**PROBLEM**. Reproduce precisely the lines of the listing below, starting with the line that contains "Nata17-1 live cam on BongaCams" and stopping after the line that contains "Know tips to"; include nothing else.
========================
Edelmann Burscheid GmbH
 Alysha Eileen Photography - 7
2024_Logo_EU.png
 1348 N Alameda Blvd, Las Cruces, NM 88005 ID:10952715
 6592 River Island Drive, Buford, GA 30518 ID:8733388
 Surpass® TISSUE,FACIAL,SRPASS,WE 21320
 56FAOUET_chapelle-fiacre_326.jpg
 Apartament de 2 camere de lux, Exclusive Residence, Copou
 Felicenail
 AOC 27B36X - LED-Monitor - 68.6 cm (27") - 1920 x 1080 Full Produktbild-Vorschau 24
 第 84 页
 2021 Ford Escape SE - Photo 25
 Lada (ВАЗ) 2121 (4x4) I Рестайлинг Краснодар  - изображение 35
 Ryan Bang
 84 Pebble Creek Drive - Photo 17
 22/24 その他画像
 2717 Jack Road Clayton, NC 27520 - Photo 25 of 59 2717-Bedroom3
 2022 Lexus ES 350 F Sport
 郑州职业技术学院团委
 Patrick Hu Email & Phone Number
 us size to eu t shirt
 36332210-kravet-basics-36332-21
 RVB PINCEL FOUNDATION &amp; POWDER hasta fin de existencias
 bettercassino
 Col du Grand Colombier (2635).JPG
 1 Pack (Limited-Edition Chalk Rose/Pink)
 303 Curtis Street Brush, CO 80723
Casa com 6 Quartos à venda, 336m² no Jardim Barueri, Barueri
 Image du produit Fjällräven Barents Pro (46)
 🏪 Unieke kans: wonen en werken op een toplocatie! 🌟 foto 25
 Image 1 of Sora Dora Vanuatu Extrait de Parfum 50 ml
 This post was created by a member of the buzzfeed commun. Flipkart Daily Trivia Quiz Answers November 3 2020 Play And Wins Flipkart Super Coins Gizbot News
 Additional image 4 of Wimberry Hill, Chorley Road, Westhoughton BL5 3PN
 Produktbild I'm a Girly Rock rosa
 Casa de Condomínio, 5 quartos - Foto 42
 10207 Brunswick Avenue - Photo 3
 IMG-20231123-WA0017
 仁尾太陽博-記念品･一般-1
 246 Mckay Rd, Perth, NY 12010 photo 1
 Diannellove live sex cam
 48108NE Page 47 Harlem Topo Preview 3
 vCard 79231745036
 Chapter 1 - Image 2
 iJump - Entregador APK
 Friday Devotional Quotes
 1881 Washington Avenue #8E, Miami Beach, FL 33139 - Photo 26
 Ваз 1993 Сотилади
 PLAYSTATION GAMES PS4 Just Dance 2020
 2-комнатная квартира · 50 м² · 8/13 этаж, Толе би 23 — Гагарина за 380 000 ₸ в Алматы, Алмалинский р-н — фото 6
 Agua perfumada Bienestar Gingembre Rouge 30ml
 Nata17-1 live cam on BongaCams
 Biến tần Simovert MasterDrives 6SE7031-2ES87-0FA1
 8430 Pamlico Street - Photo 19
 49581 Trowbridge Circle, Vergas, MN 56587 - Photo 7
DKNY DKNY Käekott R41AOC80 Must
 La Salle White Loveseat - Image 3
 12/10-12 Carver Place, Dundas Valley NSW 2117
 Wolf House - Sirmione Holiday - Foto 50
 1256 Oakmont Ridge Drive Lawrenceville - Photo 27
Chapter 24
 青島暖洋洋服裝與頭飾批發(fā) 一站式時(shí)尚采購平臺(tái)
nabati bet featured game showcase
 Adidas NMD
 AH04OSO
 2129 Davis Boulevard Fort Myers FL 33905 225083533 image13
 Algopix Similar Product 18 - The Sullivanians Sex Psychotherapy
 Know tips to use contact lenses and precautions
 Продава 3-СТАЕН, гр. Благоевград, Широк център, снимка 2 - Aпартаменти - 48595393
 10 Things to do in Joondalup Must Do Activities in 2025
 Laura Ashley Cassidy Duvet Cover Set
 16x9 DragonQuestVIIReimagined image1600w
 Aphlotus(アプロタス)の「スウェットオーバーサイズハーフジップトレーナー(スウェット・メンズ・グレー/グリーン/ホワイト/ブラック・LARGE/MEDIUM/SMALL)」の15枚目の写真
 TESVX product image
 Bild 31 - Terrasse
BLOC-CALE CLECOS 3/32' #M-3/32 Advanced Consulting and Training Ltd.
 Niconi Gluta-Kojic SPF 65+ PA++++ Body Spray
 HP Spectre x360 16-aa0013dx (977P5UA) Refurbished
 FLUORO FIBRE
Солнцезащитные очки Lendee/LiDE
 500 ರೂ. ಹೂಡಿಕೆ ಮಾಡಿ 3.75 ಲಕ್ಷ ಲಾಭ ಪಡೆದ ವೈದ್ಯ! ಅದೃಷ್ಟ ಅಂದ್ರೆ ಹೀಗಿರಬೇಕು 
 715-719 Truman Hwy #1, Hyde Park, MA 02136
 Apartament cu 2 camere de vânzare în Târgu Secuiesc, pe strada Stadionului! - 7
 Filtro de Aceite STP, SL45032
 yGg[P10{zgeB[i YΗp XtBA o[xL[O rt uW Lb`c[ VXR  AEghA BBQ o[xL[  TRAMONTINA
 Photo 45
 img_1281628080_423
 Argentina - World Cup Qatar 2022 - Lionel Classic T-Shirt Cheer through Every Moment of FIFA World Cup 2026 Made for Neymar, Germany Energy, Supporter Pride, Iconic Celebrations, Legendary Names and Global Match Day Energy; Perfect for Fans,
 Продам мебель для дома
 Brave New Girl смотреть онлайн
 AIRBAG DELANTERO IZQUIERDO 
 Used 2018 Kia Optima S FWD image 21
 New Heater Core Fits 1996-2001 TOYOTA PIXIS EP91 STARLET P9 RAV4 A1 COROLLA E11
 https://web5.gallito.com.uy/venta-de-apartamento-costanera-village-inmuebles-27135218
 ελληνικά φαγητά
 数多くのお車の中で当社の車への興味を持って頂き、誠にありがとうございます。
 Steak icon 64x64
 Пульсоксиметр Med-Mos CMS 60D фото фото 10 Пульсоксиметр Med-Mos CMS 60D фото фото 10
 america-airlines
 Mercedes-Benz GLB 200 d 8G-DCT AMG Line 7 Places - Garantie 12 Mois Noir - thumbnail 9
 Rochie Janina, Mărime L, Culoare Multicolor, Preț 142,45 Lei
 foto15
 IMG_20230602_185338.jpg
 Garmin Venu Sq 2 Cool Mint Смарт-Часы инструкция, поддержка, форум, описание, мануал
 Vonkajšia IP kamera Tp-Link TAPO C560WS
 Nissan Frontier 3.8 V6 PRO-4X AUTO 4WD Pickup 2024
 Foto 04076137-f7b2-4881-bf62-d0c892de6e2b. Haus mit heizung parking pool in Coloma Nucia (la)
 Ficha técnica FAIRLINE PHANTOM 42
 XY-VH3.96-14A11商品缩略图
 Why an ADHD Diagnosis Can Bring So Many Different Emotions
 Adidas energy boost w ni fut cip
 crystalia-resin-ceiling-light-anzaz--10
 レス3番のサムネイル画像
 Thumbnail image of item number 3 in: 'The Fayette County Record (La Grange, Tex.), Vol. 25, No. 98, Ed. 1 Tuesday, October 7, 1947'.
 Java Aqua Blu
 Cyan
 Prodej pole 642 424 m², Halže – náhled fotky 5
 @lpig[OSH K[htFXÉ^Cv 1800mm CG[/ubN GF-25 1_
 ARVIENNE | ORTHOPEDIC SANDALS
========================
**TASK OUTPUT**.
 Nata17-1 live cam on BongaCams
 Biến tần Simovert MasterDrives 6SE7031-2ES87-0FA1
 8430 Pamlico Street - Photo 19
 49581 Trowbridge Circle, Vergas, MN 56587 - Photo 7
DKNY DKNY Käekott R41AOC80 Must
 La Salle White Loveseat - Image 3
 12/10-12 Carver Place, Dundas Valley NSW 2117
 Wolf House - Sirmione Holiday - Foto 50
 1256 Oakmont Ridge Drive Lawrenceville - Photo 27
Chapter 24
 青島暖洋洋服裝與頭飾批發(fā) 一站式時(shí)尚采購平臺(tái)
nabati bet featured game showcase
 Adidas NMD
 AH04OSO
 2129 Davis Boulevard Fort Myers FL 33905 225083533 image13
 Algopix Similar Product 18 - The Sullivanians Sex Psychotherapy
 Know tips to use contact lenses and precautions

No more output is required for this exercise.